--- Excerpted passage ---

Published online Apr 14, 2014. doi: 10.3748/wjg.v20.i14.3976
Revised: January 9, 2014
Accepted: February 17, 2014
Published online: April 14, 2014
Processing time: 144 Days and 2.3 Hours
Irritable bowel syndrome (IBS) is a commonly encountered chronic functional gastrointestinal (GI) disorder. Approximately 10% of IBS patients can trace the onset of their symptoms to a previous a bout of infectious dysentery. The appearance of new IBS symptoms following an infectious event is defined as post-infectious-IBS. Indeed, with the World Health Organization estimating between 2 and 4 billion cases annually, infectious diarrheal disease represents an incredible international healthcare burden. Additionally, compounding evidence suggests many commonly encountered enteropathogens as unique triggers behind IBS symptom generation and underlying pathophysiological features. A growing body of work provides evidence supporting a role for pathogen-mediated modifications in the resident intestinal microbiota, epithelial barrier integrity, effector cell functions, and innate and adaptive immune features, all proposed physiological manifestations that can underlie GI abnormalities in IBS. Enteric pathogens must employ a vast array of machinery to evade host protective immune mechanisms, and illicit successful infections. Consequently, the impact of infectious events on host physiology can be multidimensional in terms of anatomical location, functional scope, and duration. This review offers a unique discussion of the mechanisms employed by many commonly encountered enteric pathogens that cause acute disease, but may also lead to the establishment of chronic GI dysfunction compatible with IBS.

--- Data ---

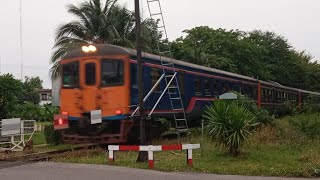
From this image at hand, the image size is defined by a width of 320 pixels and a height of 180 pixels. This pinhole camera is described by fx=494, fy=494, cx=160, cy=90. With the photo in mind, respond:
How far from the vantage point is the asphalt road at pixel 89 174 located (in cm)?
1031

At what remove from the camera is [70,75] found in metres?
16.6

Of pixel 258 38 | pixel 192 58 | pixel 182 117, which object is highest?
pixel 258 38

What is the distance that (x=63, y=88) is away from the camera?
16.7 metres

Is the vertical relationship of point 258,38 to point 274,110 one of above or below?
above

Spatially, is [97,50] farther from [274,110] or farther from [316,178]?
[274,110]

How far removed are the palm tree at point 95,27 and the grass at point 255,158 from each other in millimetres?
20587

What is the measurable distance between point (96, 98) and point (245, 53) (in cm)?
3488

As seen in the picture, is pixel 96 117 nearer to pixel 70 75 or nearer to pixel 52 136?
pixel 70 75

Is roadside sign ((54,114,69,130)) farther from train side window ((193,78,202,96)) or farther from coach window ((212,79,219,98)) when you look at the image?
coach window ((212,79,219,98))

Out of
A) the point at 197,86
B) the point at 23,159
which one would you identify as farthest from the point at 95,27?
the point at 23,159

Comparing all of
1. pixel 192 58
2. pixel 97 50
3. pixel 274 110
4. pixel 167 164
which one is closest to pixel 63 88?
pixel 97 50

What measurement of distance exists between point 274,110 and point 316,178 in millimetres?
22985

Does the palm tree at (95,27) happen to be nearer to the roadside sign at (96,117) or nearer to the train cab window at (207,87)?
the train cab window at (207,87)

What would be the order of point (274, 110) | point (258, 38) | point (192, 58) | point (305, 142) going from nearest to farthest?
point (305, 142) < point (274, 110) < point (192, 58) < point (258, 38)
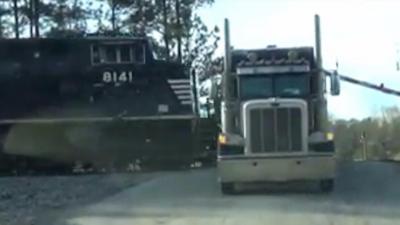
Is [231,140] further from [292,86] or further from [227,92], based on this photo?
[292,86]

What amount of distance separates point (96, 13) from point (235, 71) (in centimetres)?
3321

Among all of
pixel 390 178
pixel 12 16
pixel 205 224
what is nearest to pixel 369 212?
pixel 205 224

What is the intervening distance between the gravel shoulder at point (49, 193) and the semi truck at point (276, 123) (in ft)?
11.6

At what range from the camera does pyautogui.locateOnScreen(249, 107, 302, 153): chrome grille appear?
2108 centimetres

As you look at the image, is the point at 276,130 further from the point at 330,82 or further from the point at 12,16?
the point at 12,16

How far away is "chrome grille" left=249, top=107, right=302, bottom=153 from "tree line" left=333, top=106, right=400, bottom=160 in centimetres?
4790

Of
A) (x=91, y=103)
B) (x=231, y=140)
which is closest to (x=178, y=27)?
(x=91, y=103)

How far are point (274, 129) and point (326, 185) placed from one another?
1.75 m

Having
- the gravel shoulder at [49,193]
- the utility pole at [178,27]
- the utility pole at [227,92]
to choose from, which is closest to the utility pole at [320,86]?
the utility pole at [227,92]

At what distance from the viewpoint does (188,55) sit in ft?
183

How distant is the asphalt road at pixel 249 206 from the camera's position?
15938 millimetres

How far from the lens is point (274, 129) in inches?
833

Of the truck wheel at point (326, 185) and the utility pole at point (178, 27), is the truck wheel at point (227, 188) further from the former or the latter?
the utility pole at point (178, 27)

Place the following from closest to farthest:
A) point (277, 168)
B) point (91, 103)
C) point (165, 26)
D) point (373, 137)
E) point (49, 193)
→ 1. point (277, 168)
2. point (49, 193)
3. point (91, 103)
4. point (165, 26)
5. point (373, 137)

---

Extend the abstract on post-infectious irritable bowel syndrome, picking up right after its final sentence.

Core tip: This review discusses the long-term consequences of acute enteric infections that may serve to trigger post-infectious irritable bowel syndrome, a routinely diagnosed disorder. This unique discussion elucidates novel initiation mechanisms, underlying pathophysiological features of post-infectious irritable bowel syndrome, employed by commonly encountered enteric pathogens.